[Start of section]

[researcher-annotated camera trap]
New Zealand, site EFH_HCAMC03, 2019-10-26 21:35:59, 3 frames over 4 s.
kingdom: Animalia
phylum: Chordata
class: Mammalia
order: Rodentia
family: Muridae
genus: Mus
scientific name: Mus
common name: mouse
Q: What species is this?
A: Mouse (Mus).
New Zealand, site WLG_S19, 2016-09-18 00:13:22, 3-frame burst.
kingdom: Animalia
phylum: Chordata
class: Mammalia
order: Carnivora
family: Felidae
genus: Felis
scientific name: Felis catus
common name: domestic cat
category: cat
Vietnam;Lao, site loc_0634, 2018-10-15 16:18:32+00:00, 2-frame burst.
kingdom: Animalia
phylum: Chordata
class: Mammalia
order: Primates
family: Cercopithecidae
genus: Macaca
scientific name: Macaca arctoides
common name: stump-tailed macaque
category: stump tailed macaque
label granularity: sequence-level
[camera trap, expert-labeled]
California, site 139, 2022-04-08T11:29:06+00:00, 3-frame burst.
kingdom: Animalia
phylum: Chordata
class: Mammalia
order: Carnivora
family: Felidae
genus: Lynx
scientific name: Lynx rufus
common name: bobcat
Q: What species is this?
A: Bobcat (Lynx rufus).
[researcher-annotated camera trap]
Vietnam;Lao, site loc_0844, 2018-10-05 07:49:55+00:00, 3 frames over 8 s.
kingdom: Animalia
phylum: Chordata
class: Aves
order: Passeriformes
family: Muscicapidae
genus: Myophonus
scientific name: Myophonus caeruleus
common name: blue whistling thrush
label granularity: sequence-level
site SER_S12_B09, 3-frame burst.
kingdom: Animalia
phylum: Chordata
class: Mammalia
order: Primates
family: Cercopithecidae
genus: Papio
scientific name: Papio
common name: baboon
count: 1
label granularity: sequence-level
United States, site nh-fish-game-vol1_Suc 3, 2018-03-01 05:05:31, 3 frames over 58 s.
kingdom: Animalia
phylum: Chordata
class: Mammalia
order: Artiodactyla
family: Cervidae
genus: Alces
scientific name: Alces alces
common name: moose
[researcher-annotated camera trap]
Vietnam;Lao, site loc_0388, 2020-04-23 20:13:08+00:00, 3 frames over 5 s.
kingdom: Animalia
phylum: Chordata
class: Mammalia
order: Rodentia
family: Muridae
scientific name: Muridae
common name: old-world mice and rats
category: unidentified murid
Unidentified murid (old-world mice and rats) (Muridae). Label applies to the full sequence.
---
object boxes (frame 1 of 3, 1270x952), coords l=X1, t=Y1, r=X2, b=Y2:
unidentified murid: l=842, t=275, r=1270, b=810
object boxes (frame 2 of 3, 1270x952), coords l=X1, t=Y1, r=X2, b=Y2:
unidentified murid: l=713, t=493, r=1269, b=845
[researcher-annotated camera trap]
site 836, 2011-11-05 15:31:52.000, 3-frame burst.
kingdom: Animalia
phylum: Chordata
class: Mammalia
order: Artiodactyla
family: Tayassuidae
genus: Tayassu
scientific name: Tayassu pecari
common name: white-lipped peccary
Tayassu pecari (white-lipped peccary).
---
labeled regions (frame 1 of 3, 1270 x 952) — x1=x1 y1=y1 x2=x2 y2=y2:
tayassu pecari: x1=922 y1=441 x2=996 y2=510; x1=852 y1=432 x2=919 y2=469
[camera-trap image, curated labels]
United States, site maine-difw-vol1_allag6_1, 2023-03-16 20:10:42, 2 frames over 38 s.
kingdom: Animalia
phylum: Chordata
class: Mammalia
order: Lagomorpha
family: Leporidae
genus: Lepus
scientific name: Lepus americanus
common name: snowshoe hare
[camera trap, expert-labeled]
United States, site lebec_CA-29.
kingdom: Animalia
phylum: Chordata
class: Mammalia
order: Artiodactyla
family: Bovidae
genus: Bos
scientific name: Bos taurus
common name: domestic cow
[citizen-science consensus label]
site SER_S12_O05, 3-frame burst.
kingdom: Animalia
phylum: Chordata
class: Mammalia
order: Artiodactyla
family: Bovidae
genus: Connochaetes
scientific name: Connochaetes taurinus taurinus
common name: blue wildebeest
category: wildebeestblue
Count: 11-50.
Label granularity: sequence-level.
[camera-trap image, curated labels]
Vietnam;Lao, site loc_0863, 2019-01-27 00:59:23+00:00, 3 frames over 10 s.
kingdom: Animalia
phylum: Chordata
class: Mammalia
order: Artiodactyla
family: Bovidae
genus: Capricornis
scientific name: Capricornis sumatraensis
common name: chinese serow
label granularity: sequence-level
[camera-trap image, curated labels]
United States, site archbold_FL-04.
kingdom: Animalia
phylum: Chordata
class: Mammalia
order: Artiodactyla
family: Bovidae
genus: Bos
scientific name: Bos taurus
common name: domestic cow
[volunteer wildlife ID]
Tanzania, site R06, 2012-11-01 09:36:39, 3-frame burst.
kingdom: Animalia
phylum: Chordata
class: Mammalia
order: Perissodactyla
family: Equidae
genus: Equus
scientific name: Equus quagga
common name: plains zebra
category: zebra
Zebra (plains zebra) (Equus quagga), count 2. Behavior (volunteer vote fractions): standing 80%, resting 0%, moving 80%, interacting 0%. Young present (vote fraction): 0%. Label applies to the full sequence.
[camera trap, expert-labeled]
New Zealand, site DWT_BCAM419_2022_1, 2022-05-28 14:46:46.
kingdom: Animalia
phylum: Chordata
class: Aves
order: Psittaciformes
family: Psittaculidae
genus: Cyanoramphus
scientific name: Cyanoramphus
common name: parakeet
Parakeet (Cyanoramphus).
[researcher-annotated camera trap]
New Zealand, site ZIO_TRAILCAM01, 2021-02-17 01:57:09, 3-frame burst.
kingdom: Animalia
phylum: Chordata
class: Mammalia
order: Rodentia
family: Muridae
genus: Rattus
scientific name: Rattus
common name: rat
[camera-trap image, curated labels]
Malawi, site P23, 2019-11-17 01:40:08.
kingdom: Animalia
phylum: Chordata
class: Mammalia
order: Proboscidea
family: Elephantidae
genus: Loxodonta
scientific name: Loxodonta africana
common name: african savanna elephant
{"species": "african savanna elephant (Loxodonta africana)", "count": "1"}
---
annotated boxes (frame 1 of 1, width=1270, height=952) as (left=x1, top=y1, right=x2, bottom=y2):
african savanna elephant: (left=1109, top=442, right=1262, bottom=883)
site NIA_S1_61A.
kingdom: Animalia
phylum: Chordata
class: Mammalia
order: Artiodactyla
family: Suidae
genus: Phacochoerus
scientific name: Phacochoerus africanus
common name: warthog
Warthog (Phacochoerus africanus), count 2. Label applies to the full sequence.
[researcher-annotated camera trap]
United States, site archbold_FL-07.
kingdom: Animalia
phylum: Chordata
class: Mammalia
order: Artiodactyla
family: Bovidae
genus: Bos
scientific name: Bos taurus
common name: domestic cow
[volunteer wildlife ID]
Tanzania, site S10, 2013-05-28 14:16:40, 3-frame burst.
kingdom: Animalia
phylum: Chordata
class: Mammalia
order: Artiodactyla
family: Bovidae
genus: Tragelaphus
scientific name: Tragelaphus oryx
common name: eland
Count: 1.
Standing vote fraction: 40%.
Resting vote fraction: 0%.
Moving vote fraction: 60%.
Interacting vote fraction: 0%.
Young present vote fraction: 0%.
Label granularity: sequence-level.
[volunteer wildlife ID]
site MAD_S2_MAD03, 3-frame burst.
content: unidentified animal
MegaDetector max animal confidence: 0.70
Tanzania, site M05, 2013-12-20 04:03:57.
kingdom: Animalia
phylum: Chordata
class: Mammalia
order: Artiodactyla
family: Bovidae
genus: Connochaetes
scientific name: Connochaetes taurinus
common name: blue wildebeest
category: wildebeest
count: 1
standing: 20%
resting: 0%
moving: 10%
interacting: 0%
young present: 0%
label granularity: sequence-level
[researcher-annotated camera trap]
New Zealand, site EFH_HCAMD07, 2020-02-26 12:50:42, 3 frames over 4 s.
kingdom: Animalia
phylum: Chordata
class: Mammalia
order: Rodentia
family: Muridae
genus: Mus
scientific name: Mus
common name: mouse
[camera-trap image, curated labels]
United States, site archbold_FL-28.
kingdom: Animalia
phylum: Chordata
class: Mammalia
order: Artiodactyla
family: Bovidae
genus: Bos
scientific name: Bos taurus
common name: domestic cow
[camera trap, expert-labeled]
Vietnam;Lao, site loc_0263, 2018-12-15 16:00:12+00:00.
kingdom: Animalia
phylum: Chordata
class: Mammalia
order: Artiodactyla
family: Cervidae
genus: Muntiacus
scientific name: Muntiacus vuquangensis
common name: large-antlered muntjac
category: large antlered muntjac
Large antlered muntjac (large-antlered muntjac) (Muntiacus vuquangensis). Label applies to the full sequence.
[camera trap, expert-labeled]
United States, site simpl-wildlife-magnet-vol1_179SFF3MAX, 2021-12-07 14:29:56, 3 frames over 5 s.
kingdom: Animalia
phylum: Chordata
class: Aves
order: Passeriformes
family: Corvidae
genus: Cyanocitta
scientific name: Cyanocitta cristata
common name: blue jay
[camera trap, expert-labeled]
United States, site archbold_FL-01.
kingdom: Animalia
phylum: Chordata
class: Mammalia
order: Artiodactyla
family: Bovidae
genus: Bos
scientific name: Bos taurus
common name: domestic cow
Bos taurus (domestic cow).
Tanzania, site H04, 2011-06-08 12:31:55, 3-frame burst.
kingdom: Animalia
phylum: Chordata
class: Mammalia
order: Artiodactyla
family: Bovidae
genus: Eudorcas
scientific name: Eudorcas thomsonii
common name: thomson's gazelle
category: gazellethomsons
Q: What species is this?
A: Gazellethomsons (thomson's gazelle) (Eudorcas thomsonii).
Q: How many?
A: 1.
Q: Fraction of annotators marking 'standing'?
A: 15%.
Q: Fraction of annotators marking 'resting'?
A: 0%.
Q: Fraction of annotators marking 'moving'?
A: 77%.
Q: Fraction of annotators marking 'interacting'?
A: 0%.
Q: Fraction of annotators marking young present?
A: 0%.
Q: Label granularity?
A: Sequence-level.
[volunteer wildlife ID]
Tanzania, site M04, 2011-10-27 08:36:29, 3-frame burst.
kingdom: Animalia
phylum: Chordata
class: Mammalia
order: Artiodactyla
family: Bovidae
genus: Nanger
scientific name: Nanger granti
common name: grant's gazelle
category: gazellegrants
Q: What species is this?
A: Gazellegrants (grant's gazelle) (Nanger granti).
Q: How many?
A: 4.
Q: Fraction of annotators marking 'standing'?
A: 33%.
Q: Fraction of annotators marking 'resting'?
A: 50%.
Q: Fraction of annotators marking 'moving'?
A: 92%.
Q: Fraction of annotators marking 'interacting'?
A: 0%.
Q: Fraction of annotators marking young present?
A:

[End of section]

* _Task description_
Extract every line containing the string "Connochaetes" from the data above.

* _Answer to the exercise_
genus: Connochaetes
scientific name: Connochaetes taurinus taurinus
genus: Connochaetes
scientific name: Connochaetes taurinus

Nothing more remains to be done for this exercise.